Hacía más que eso, pero Mildrith decidió hacer oídos sordos a la mayoría de cosas. Estaba satisfecha con poco más que su iglesia, su bebé y una rutina invariable. Organizaba a las muchachas que muñían a las vacas, preparaban la mantequilla, hilaban la lana y recogían miel, y le producía un inmenso orgullo que todo aquello se hiciera bien. Si venía un vecino de visita, una oleada de pánico recorría la casa mientras la limpiaba de arriba abajo, y se preocupaba mucho por la opinión de los vecinos. Quería que pagara el
wergild
de Oswald. A Mildrith no le importaba que lo hubiera sorprendido robando, porque pagar el
wergild
supondría la paz en el valle del Uisc. Incluso quería que visitara a Odda
el Joven.
—Podríais ser amigos —me rogó.
—¿De esa serpiente?
—Y Wirken dice que no has pagado el diezmo.
Wirken era el cura de Exanmynster, un hombre al que yo odiaba.
—Se bebe y se come el diezmo —rugí. El diezmo era el pago que todos los propietarios de las tierras debían hacer a la Iglesia y, por derecho, tendría que haberle enviado a Wirken parte de mi cosecha, pero no lo había hecho. Con todo, el cura venía a Oxton a menudo, cuando pensaba que estaba cazando, se comía mi comida, se bebía mi cerveza y estaba engordando a mi costa.

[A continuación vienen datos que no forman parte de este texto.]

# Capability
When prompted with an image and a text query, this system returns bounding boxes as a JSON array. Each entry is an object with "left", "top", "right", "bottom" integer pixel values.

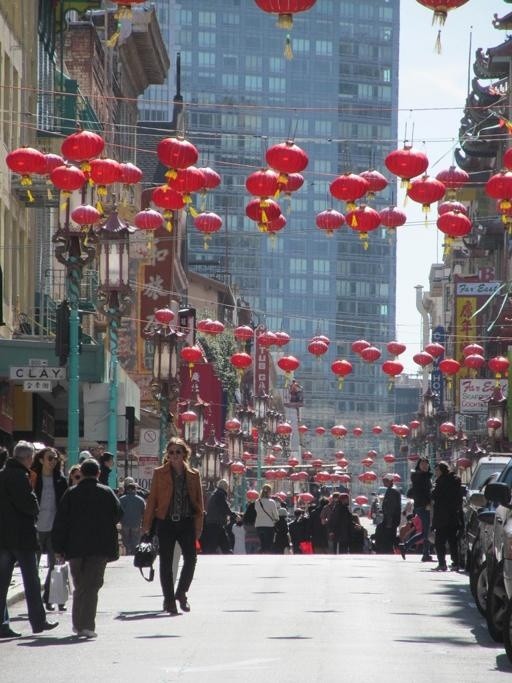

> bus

[{"left": 239, "top": 463, "right": 352, "bottom": 503}]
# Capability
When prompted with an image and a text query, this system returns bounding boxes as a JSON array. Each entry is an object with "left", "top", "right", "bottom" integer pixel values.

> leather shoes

[
  {"left": 176, "top": 591, "right": 190, "bottom": 612},
  {"left": 398, "top": 542, "right": 407, "bottom": 560},
  {"left": 422, "top": 553, "right": 466, "bottom": 571},
  {"left": 164, "top": 592, "right": 178, "bottom": 616},
  {"left": 1, "top": 592, "right": 97, "bottom": 639}
]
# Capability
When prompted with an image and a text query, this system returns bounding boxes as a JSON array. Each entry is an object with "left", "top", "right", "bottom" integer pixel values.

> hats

[{"left": 79, "top": 451, "right": 92, "bottom": 460}]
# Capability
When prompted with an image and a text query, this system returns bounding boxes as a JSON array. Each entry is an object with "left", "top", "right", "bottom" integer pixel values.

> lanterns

[
  {"left": 316, "top": 170, "right": 406, "bottom": 249},
  {"left": 387, "top": 151, "right": 473, "bottom": 252},
  {"left": 246, "top": 138, "right": 309, "bottom": 239},
  {"left": 134, "top": 138, "right": 223, "bottom": 249},
  {"left": 246, "top": 490, "right": 369, "bottom": 503},
  {"left": 486, "top": 147, "right": 512, "bottom": 232},
  {"left": 183, "top": 411, "right": 502, "bottom": 504},
  {"left": 416, "top": 0, "right": 470, "bottom": 56},
  {"left": 101, "top": 0, "right": 147, "bottom": 49},
  {"left": 5, "top": 129, "right": 143, "bottom": 244},
  {"left": 254, "top": 0, "right": 317, "bottom": 60},
  {"left": 152, "top": 308, "right": 511, "bottom": 392}
]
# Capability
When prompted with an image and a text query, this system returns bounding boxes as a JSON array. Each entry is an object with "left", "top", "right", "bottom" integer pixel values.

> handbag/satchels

[
  {"left": 134, "top": 535, "right": 159, "bottom": 566},
  {"left": 48, "top": 563, "right": 72, "bottom": 604},
  {"left": 274, "top": 518, "right": 288, "bottom": 534}
]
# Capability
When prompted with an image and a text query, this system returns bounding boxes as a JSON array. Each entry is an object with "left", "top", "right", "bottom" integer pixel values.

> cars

[
  {"left": 370, "top": 449, "right": 512, "bottom": 664},
  {"left": 350, "top": 498, "right": 372, "bottom": 517}
]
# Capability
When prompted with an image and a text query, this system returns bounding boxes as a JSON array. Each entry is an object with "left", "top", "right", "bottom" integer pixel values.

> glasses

[
  {"left": 47, "top": 455, "right": 82, "bottom": 481},
  {"left": 166, "top": 449, "right": 186, "bottom": 456}
]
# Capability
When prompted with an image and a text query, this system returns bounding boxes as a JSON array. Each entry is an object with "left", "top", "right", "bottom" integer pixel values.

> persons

—Viene a rezar con nosotros —dijo Mildrith.
—Viene a llenarse la panza —dije.
—Y dice que el obispo se quedará con las tierras si no pagamos las deudas.
—La deuda será saldada.
—¿Cuándo? ¡Tenemos el dinero! —Señaló la casa nueva—. ¿Cuándo?
—Cuando yo quiera —le gruñí. No le dije cuándo ni cómo porque, si lo hacía, Wirken el cura lo sabría, y el obispo también lo sabría. No bastaba con pagar la deuda. El padre de Mildrith había donado insensatamente parte de nuestra producción futura a la iglesia; yo quería que nos liberaran de esa carga para que la deuda no se prolongara hasta la eternidad, y para conseguirlo tenía que sorprender al obispo, así que mantuve a Mildrith en la ignorancia, e inevitablemente aquellas discusiones terminaban en llanto. Estaba aburrida de ella y Mildrith lo sabía. Un día la descubrí pegando a la doncella de Iseult. La chica era una sajona que yo le había entregado a Iseult como sirvienta, pero también trabajaba en la lechería y Mildrith la estaba azotando porque no le había dado la vuelta a algunos quesos. Me llevé a Mildrith a rastras y eso, por supuesto, provocó otra discusión. Y resultó que Mildrith no estaba tan sorda porque me acusó de intentar engendrar bastardos en Iseult, cosa bastante cierta, pero yo le recordé que su propio padre había sembrado el valle con unos cuantos, de los que al menos media docena trabajaban ahora para nosotros.